Diagnostics 2023, 13(14), 2352; https://doi.org/10.3390/diagnostics13142352 - 12 Jul 2023
Cited by 1 | Viewed by 1724
Abstract
Posterior cruciate ligament (PCL) injuries, though less common than other knee ligament injuries, pose significant management challenges. This study aimed to systematically review and analyze the current evidence on the use of point-of-care ultrasound (POCUS) for the evaluation and management of PCL injuries. [...] Read more.
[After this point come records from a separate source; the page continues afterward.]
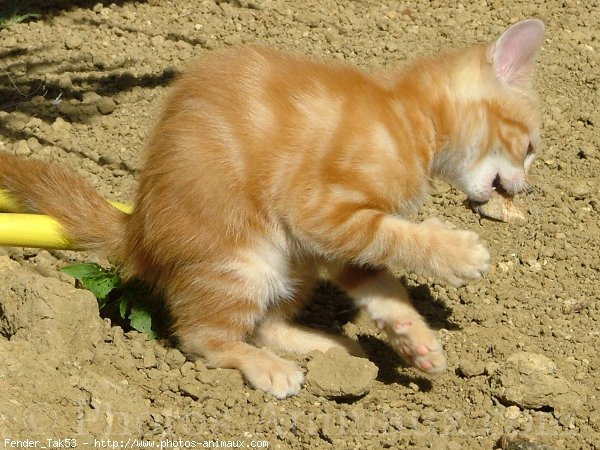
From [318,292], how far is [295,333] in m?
0.46

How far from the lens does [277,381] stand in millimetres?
3365

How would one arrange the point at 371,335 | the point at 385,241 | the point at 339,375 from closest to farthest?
1. the point at 385,241
2. the point at 339,375
3. the point at 371,335

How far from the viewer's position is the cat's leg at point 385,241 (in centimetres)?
321

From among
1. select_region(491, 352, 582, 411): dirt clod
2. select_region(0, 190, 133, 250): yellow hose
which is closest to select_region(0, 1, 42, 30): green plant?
select_region(0, 190, 133, 250): yellow hose

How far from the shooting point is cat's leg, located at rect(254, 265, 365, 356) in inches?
147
Posterior cruciate ligament (PCL) injuries, though less common than other knee ligament injuries, pose significant management challenges. This study aimed to systematically review and analyze the current evidence on the use of point-of-care ultrasound (POCUS) for the evaluation and management of PCL injuries. It was hypothesized that POCUS has comparable diagnostic accuracy to magnetic resonance imaging (MRI) and that the use of POCUS improves patient outcomes and reduces healthcare costs. A comprehensive systematic review of articles published up to April 2023 was conducted using PubMed, Web of Science, Cochrane, and Scopus databases and adhered to the PRISMA guidelines. Studies were selected based on relevance to the research question, with a focus on diagnostic accuracy, reliability, clinical utility, and cost-effectiveness of POCUS in PCL injuries. Seven studies, analyzing a total of 242 patients with PCL injuries, were included. The reported sensitivity and specificity of POCUS for diagnosing PCL injuries ranged from 83.3% to 100% and 86.7% to 100%, respectively, across the studies. In one study, POCUS demonstrated a positive predictive value (PPV) of 87.9% and a negative predictive value (NPV) of 82.4%. Additionally, three studies reported 100% accuracy in PCL injury detection using POCUS, suggesting a substantial potential for cost savings by eliminating the need for MRI. This systematic review supports the use of POCUS in the evaluation and management of PCL injuries, suggesting that POCUS is a reliable, cost-effective tool with high diagnostic accuracy comparable to that of MRI, offering the potential to improve patient outcomes and reduce healthcare costs. The data collated in this review can inform clinical practice and guide future research in the field. Full article
(This article belongs to the Special Issue Recent Advances in Bone and Joint Imaging)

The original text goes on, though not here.